ROWS:
_ _ _ _ _
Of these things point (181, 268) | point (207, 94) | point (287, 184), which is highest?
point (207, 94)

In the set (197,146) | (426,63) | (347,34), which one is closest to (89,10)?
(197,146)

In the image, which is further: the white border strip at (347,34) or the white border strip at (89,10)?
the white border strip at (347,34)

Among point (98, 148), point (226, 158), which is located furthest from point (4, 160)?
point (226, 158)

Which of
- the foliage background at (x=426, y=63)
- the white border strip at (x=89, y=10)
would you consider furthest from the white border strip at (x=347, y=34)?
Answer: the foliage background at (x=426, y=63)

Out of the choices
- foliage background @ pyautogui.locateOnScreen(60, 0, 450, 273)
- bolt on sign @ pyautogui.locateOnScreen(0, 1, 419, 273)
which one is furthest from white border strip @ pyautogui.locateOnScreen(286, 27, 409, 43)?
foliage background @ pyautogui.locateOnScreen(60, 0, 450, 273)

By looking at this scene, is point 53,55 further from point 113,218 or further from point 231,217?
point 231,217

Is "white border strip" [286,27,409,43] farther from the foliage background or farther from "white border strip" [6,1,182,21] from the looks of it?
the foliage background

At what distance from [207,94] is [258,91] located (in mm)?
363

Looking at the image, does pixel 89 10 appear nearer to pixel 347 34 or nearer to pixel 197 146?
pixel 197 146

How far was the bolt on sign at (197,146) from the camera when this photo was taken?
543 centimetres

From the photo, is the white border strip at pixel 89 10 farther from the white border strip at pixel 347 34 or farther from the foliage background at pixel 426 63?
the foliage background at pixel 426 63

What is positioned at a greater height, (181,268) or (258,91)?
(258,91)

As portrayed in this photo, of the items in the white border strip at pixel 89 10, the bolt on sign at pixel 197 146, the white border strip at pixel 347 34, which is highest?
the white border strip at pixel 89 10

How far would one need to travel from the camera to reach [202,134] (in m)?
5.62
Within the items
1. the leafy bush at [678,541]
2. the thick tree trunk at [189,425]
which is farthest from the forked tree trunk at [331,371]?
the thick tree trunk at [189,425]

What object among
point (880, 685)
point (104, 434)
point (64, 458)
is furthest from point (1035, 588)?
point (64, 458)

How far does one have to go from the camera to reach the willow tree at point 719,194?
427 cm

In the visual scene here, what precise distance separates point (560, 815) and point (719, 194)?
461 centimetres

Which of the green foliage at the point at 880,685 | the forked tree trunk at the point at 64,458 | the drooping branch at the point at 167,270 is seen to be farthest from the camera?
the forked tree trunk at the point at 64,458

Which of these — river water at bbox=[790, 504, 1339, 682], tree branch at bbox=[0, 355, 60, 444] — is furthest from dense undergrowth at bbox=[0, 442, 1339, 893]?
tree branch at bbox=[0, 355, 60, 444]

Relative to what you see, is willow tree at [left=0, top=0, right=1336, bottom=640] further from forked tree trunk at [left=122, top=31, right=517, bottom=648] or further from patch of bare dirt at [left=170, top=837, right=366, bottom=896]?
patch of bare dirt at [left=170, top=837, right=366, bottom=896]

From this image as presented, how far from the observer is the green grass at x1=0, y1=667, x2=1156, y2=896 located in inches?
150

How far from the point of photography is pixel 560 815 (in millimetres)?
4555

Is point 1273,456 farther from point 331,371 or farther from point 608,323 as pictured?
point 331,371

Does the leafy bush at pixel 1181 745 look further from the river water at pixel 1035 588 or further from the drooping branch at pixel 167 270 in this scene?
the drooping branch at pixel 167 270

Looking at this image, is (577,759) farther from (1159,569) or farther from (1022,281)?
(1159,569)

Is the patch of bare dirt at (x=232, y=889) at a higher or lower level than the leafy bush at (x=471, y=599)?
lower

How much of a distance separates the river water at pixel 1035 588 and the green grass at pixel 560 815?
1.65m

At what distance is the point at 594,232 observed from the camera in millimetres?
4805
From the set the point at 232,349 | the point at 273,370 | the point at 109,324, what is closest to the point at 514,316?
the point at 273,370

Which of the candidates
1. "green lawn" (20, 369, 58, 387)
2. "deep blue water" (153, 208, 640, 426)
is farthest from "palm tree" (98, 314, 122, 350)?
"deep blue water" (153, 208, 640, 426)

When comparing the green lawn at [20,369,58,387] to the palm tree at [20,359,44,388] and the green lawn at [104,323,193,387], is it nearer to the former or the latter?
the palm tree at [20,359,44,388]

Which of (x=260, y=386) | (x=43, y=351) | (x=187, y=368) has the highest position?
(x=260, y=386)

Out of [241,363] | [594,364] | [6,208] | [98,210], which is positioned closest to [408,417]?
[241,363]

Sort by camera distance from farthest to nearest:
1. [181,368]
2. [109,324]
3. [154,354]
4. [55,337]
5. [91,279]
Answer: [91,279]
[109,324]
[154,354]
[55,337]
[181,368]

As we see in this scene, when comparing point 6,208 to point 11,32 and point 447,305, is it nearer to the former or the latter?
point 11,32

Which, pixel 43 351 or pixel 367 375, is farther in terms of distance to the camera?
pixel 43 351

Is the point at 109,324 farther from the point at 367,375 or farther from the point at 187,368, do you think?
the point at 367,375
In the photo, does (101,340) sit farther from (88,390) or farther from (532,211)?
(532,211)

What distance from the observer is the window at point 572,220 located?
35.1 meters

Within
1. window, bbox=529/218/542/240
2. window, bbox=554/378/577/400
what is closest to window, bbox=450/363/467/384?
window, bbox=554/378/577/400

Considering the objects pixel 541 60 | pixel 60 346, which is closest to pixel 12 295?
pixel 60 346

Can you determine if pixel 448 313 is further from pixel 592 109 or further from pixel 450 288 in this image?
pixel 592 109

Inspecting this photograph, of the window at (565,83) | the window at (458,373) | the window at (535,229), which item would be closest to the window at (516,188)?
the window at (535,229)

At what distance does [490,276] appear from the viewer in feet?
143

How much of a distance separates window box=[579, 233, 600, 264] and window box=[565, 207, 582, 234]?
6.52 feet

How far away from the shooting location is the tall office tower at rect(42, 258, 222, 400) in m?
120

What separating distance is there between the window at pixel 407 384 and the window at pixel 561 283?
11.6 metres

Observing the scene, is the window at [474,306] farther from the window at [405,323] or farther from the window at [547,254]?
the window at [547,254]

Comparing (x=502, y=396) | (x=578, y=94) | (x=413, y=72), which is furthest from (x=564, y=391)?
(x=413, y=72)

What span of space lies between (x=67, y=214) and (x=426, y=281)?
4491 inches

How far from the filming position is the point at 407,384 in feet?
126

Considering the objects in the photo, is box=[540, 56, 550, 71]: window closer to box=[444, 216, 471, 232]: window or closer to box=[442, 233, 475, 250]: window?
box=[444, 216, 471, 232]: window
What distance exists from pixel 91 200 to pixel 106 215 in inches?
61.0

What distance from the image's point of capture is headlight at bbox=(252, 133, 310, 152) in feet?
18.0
_ _ _ _ _
AIM OF THE TASK: Copy out the entries word for word, beginning with the line that contains "Within the items" and ending with the line that contains "461 centimetres", both lines included.

CORRECT OUTPUT:
Within the items
1. the leafy bush at [678,541]
2. the thick tree trunk at [189,425]
which is farthest from the forked tree trunk at [331,371]?
the thick tree trunk at [189,425]

What object among
point (880, 685)
point (104, 434)
point (64, 458)
is furthest from point (1035, 588)?
point (64, 458)

How far does one have to go from the camera to reach the willow tree at point 719,194?
427 cm

In the visual scene here, what precise distance separates point (560, 815) and point (719, 194)?
461 centimetres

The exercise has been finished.